ガラスの靴は、返品不可!? 【後編】
飛鳥さんのことは、割と早く、シンガポールのテレビ局がすっぱ抜いた。
稀代のプレイボーイを一途な愛妻家へと変貌させたのが、30代の日本人女性だと。
すぐに現代のリアルシンデレラとして世界中から注目を浴びることになり、日本のメディアも総力を挙げて取材を試みたんだけど。

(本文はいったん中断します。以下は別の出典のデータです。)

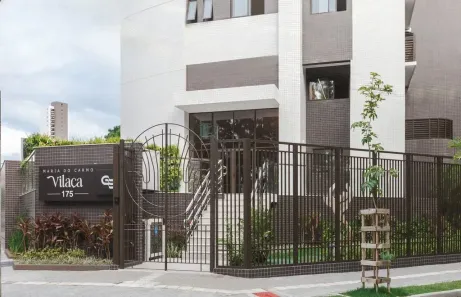 Apartamento com 4 Quartos à venda, 130m² no Pina, Recife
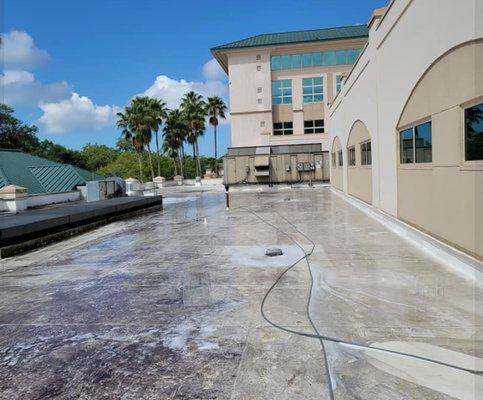 Collazo's Pressure Cleaning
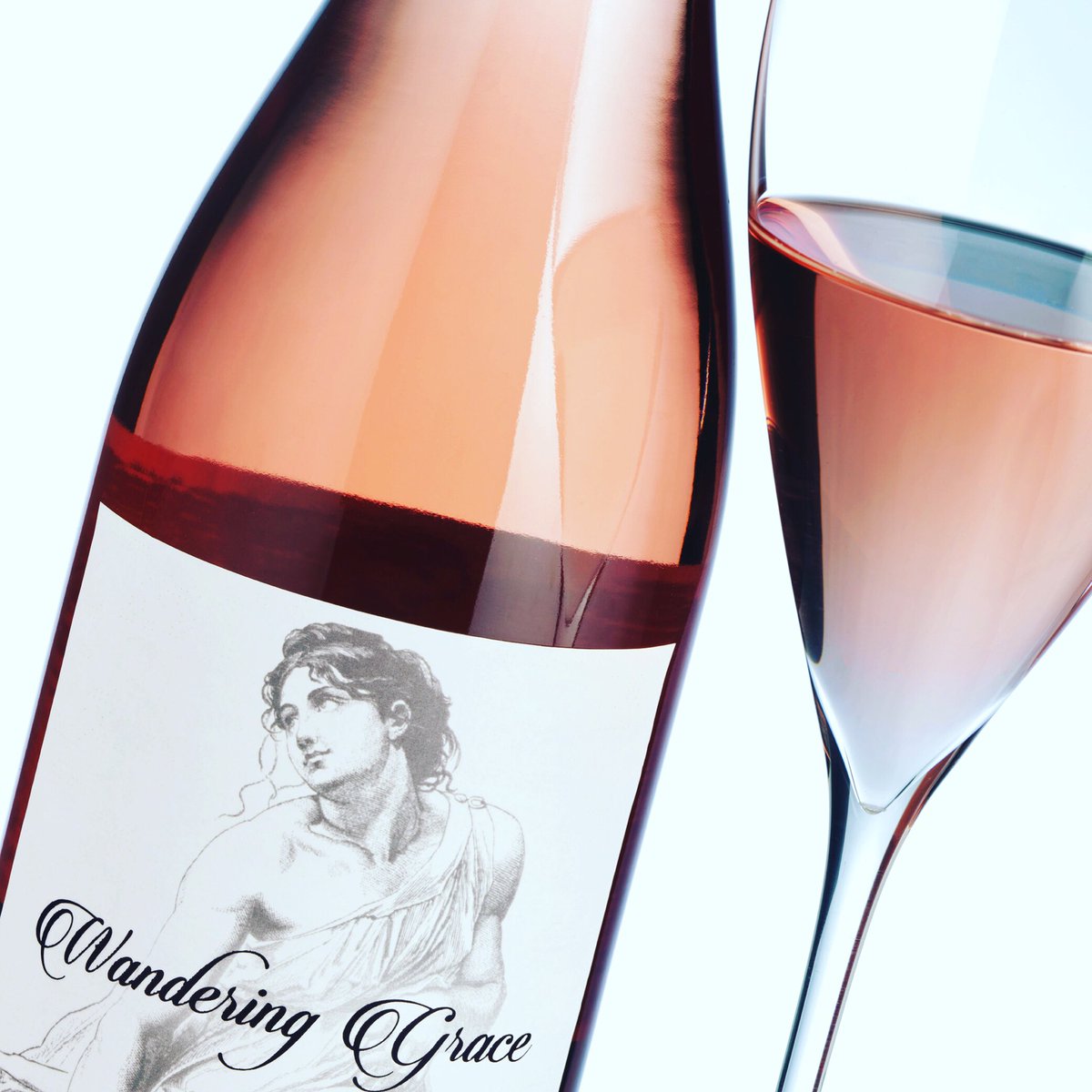 GraceWandering's tweet photo. Have you tried our gorgeous organic Wandering Grace rosé already? Only available online ☺️
#wine #vino #rosé #roséallday #winelover #roséwine #lifestyle #timeforwine #thinkpink #roseseason #timeforwine #ihavethisthingwithpink #pink #pinkpinkpink #vinoespañol #organic #ecologico https://t.co/fDXiDR60JG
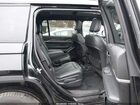 2024 Jeep Grand Cherokee L Limited 4x4 Черный vin: 1C4RJKBG7R8625519
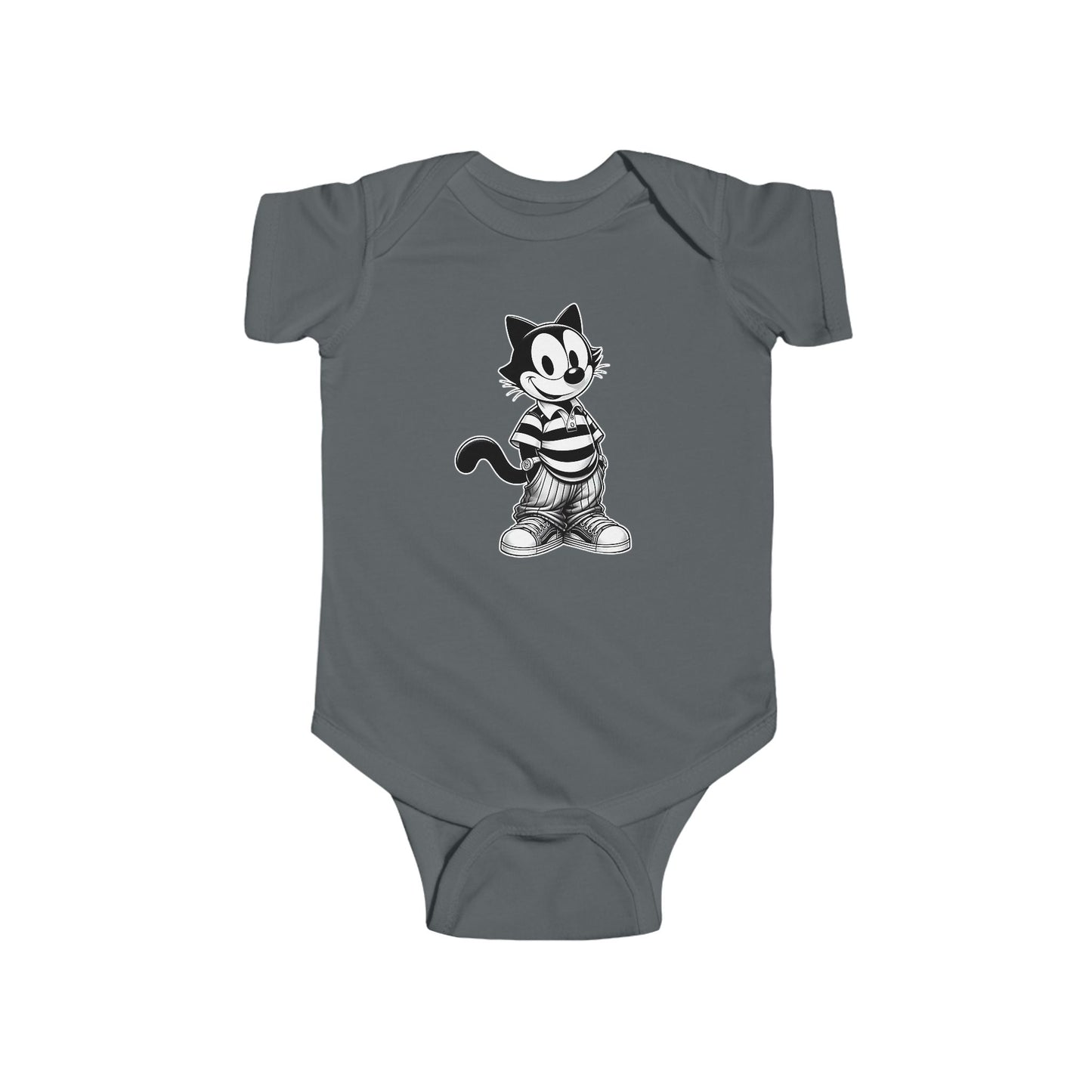 Felix the Cat Cool Baby Infant Onesie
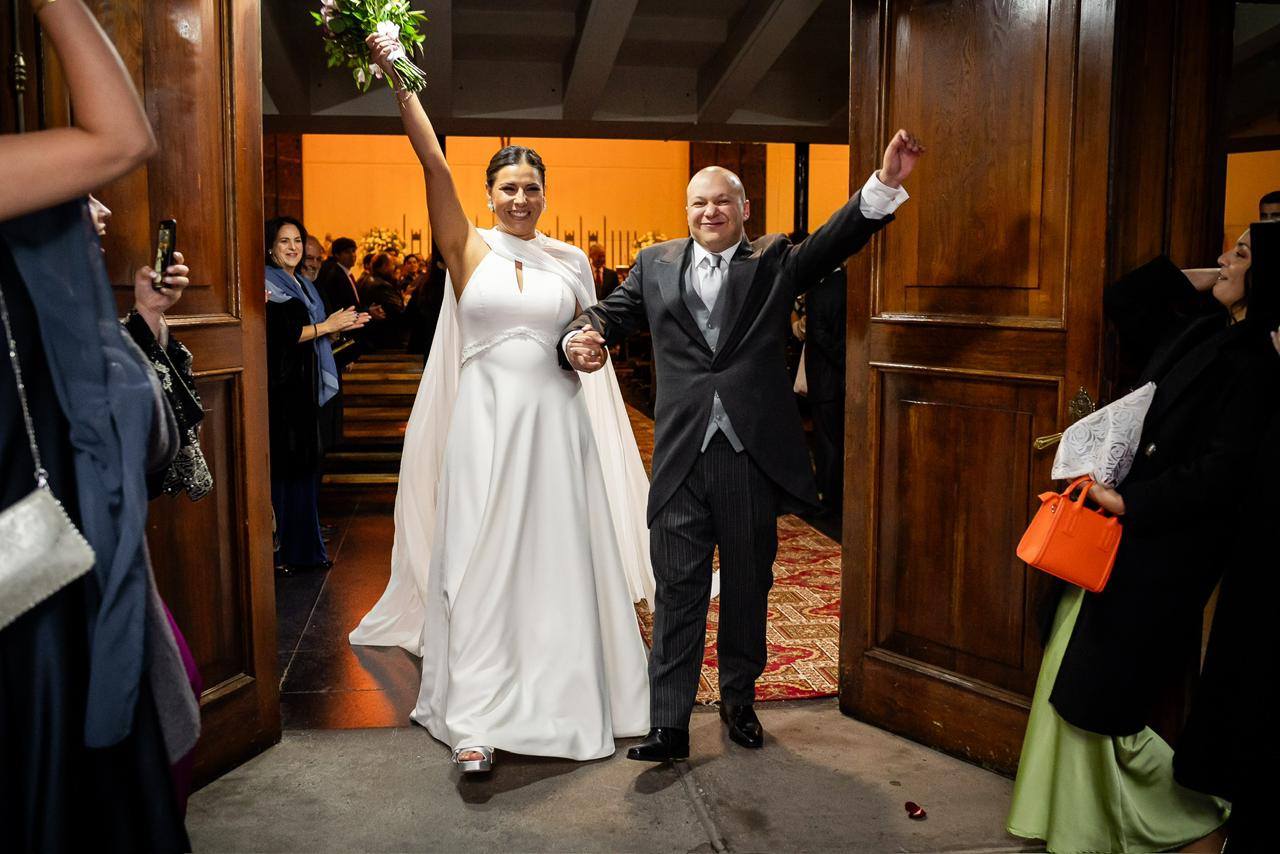 Vestido de Novia 890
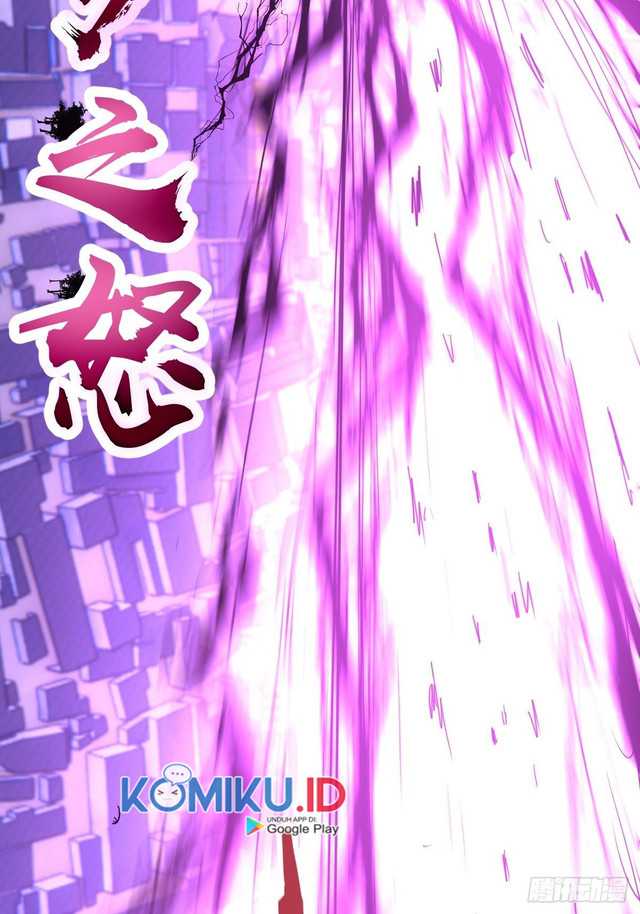 Dark Star Emperor Chapter 73 Bahasa Indonesia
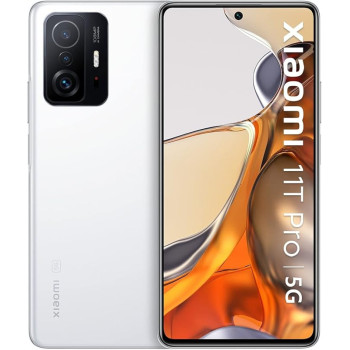XIAOMI 11T PRO 5G DUAL SIM 12GB - Imagen 1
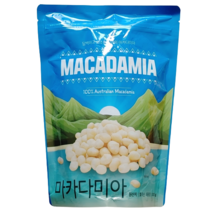 트레이더스 바프 마카다미아 500g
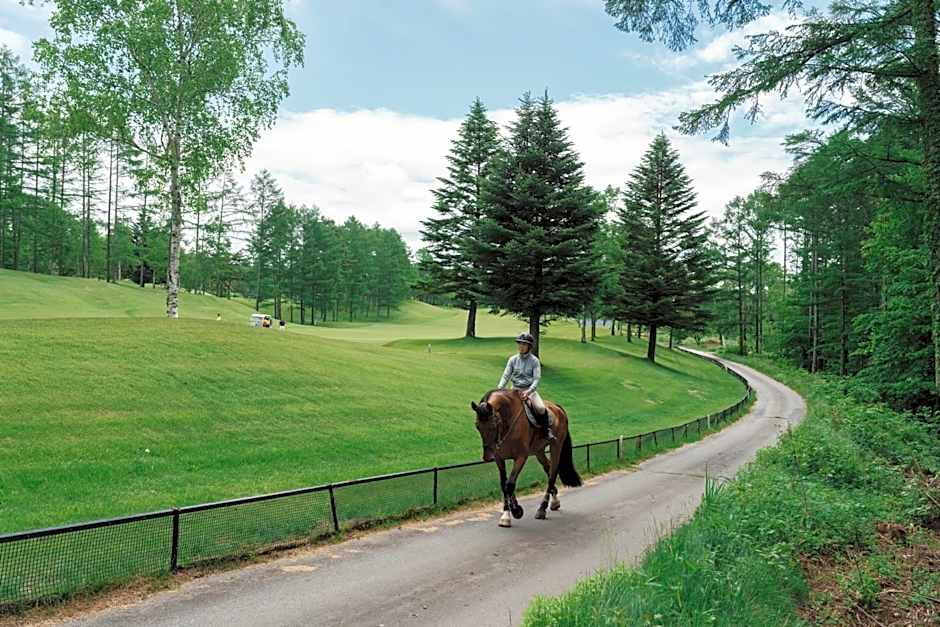 Lodge Kent & Cottage Kent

彼らの努力もむなしく、現在に至るまで、そのプライベートはまるで表に出てこない。
理由は簡単だ。ライアンが彼女に関する限り、マスコミを完全にシャットアウトしているから。
その徹底したガードぶりから、一部では、
屋敷の奥に閉じ込めて、鎖でつないでいるらしいとか、
彼女に触れた使用人を病院送りにしたらしいとか、
ネット上で、怪しげな溺愛伝説がまことしやかに流れているほどだ。
飛鳥さんも、さぞ窮屈な暮らしをしてるんじゃないかと、気になってたんだけど――
「飛鳥ちゃんね、今、幼児人身売買の根絶を目指す国際団体のお手伝いをしてるんですって。なんか難しそうでしょ? 実際大変らしいんだけど、すごく充実してるって」
さすが、あいつが選んだ人だよな。
飛鳥さんは飛鳥さんらしく、シンガポールでものびのびやってるらしい。
「ほら、写真も送ってくれたの。たっくんも一緒」
手を伸ばし、受け取ったそれに目を落とす。